It is hard to feel anything but nauseous when reading the Guardian’s continuing special report on Guantanamo Bay, which started yesterday. The paper has released hundreds of classified files which were obtained
last year by Wikileaks, including detainee assessments prepared between 2002 and 2009 to summarise what the government knew about each detainee — and they do not paint a pretty picture. Some
detainees are clearly guilty as sin. But others seem to have been caught in the crosshairs of conflict.
One example seems to be Abdul Badr Mannan, who was arrested in Pakistan and turned over to US forces in the belief that he was affiliated with al-Qaeda. According to the US authorities, this belief turned out to be false and Abdul Mannan was most likely arrested and sent to prison because he had been “extremely critical of the Pakistani intelligence service,” and “may have been arrested on that pretence and turned over to US authorities, who were misled as to the detainee’s affiliations.”

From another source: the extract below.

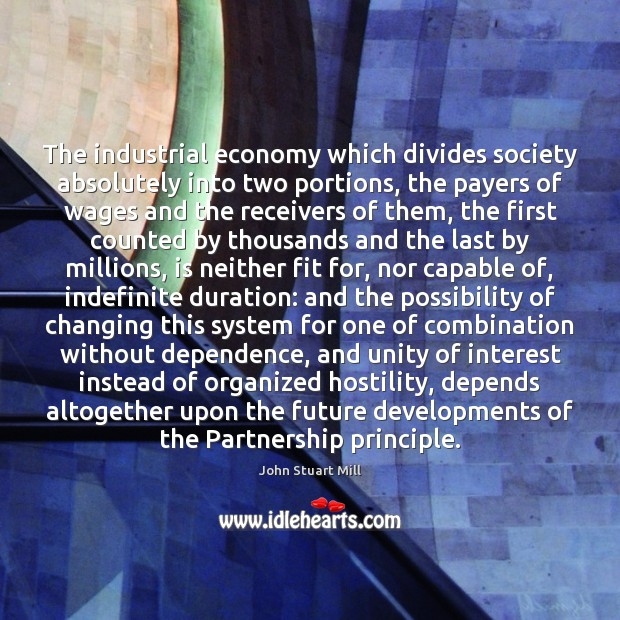 The industrial economy which divides society absolutely into two portions, the payers John Stuart Mill Picture Quote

The United States is not a great country per se. It is a great country, in part, because it has consistently demonstrated how best to check power — legally, constitutionally and politically. That is what has allowed the country to unleash the natural energy of it citizens and create the greatest nation-state the world has ever seen. Yet when the US government decides to circumvent the constraints that have been set-up — as any government can do for a period — it debases itself and its constitutional heritage.
Is that what is happening in Guantanamo Bay? It is hard to tell. The Guantanamo Review Task Force set up by President Obama found that 95 per cent of the inmates had noteworthy ties to Al Qaeda or the Taliban, which contradicts the main thrust of the leaked files.
But the damage that the suspicion of wrongdoing at the facility does to the US government’s reputation alone means that Gitmo should be closed, and people transferred to high-security facilities in the United States. That probably will not happen, not least because President Obama has dropped earlier demands that the facility be closed by 2010, sacked his pro-closure lawyer, Greg Craig, and decided that Khalid Sheikh Mohammed, the alleged 9/11 mastermind, will go on trial before a military commission in Guantanamo, rather than in New York City. But it still ought to be done.